Potsdam, the state capital of Brandenburg and the only other major city within the Berlin metro region, is one of the areas where residential rents and prices have experienced particularly brisk growth lately. In 2015 alone, condominium prices in Potsdam rose by 6.1 percent. Indeed, Munich is the only other city in Germany that tops Potsdam's runaway costs of homeownership, which are on a level with those in Berlin or Frankfurt am Main. These figures are taken from the latest city ranking by the financial magazine Finanztest. The survey used stats on detached homes and condominiums provided by the VDP Association of German Mortgage Credit Banks, which has evaluated nearly three million real estate transactions since 2003. The stats consisted of prices and rents negotiated in conjunction with actual sales and lettings, respectively. The data pool was limited to houses and condominiums redeveloped or newly built in the year 2000 or thereafter.
Potsdam has the Highest Housing Price Level of any East German City
According to the survey, condominium prices in Potsdam have gone up by 23 percent over the past four years, paralleled by a rental growth of 17 percent. Moreover, Potsdam tops the list of cities in East Germany with the highest square-metre prices for condominiums. Prospective buyers are looking at a going rate of 2,600 euros per square metre for well-appointed condominiums, while square-metre prices in prime locations may go as high as 4,000 euros. Experts believe that the brisk rent and price growth in Potsdam is not least explained by the city's proximity to Berlin, making it particularly lucrative to investors. Another enticement is that Potsdam's real estate market still has considerable upside potential. Compared to the price performance on Berlin's real estate market, the trend in Potsdam has actually been quite modest. It needs to be remembered that prices for well-appointed and well-located condominiums in Germany's capital shot up by 35 percent between 2011 and 2015. Premium locations actually registered price hikes of 40 to 44 percent. With all of this in mind, the experts of Finanztest do not expect the property boom in Potsdam to end any time soon.

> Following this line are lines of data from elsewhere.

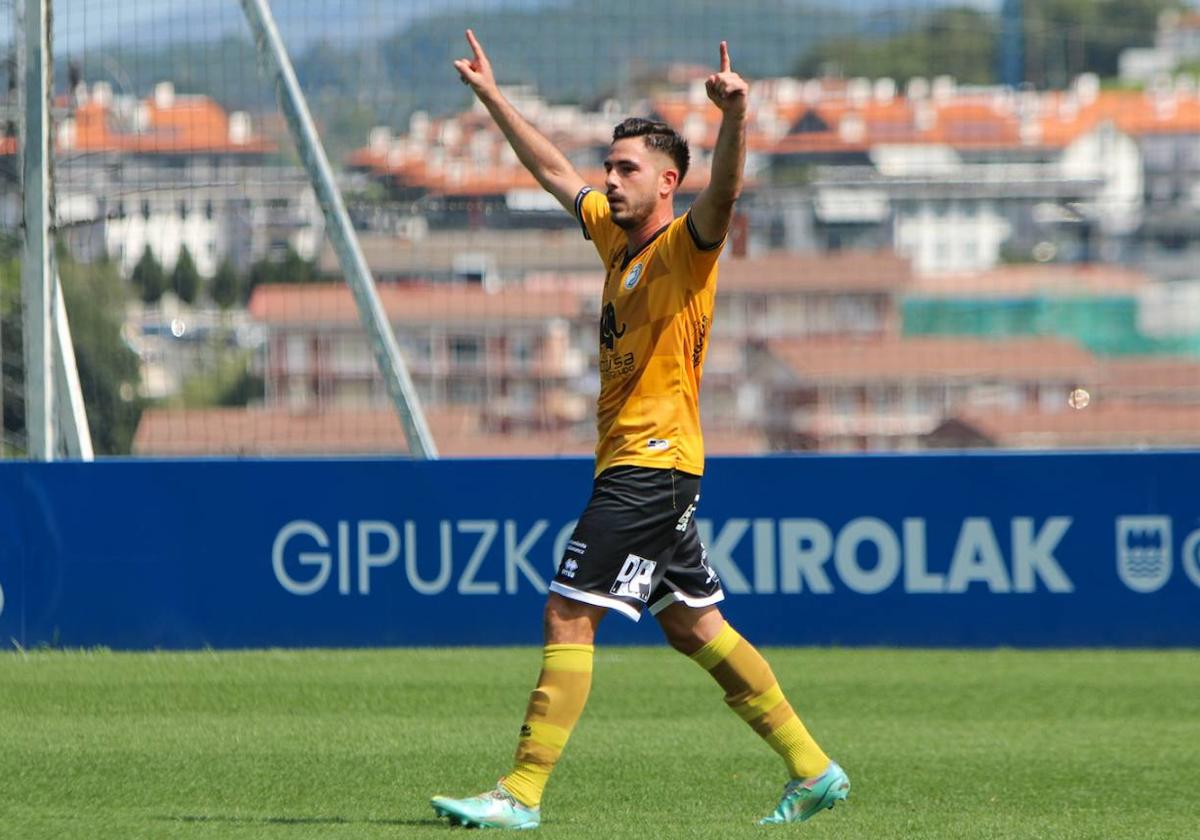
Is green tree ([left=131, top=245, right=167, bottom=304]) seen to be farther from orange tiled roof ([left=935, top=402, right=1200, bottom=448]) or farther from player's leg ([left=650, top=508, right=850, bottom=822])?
player's leg ([left=650, top=508, right=850, bottom=822])

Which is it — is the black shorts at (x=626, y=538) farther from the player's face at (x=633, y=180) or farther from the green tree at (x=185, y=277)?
the green tree at (x=185, y=277)

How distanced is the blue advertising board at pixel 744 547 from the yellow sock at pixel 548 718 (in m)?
5.11

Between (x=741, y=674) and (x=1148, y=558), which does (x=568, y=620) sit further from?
(x=1148, y=558)

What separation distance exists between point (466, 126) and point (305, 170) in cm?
298

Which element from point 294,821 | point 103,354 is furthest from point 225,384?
point 294,821

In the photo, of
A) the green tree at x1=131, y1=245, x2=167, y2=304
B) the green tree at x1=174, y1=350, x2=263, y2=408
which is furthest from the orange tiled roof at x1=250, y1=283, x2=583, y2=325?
the green tree at x1=131, y1=245, x2=167, y2=304

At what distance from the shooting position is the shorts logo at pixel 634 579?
5438 millimetres

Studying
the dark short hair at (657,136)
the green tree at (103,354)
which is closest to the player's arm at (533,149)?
the dark short hair at (657,136)

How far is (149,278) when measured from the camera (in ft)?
42.6

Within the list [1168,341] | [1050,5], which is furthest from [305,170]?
[1050,5]

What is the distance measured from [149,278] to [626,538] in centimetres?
827

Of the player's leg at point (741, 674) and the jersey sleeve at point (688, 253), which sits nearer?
the jersey sleeve at point (688, 253)

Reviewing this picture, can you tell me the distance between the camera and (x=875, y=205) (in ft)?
55.2

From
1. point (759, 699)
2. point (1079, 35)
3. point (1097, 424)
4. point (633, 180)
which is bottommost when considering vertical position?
Answer: point (1097, 424)
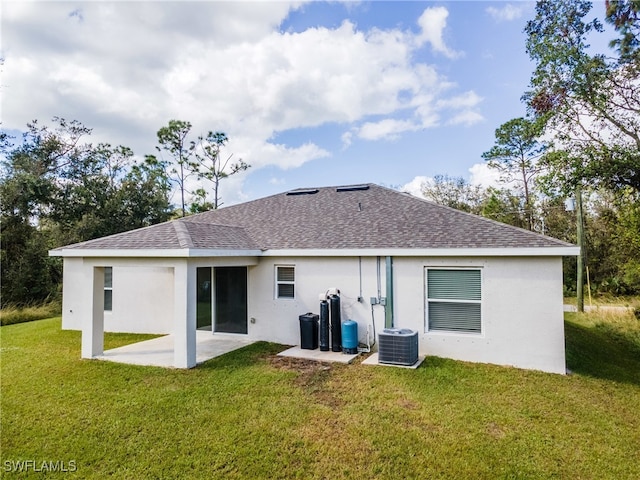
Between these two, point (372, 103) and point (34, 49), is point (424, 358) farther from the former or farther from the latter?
point (34, 49)

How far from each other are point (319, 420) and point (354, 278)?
440 centimetres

Despite the 6.1-percent rise in condominium prices between 2014 and 2015, this city that was once the residence of the Prussian royal court and is now home to a World Heritage Site will probably see another price hike by more than three percent in 2016.
Potsdam Shows Steady Demographic Growth
The main reason for this optimistic assumption is Potsdam's steady rise in population. Its demographic growth is boosted not least by massive incoming migration: Roughly 12,000 new residents moved to Potsdam in 2015, about 1,600 more than the year before. During the same period, only 8,331 residents moved away. Potsdam's city council actually predicts that the population total will have risen to 192,000 residents by 2030. Accordingly, demand for housing will maintain its dynamic present pace, and so will the city's residential rents and prices.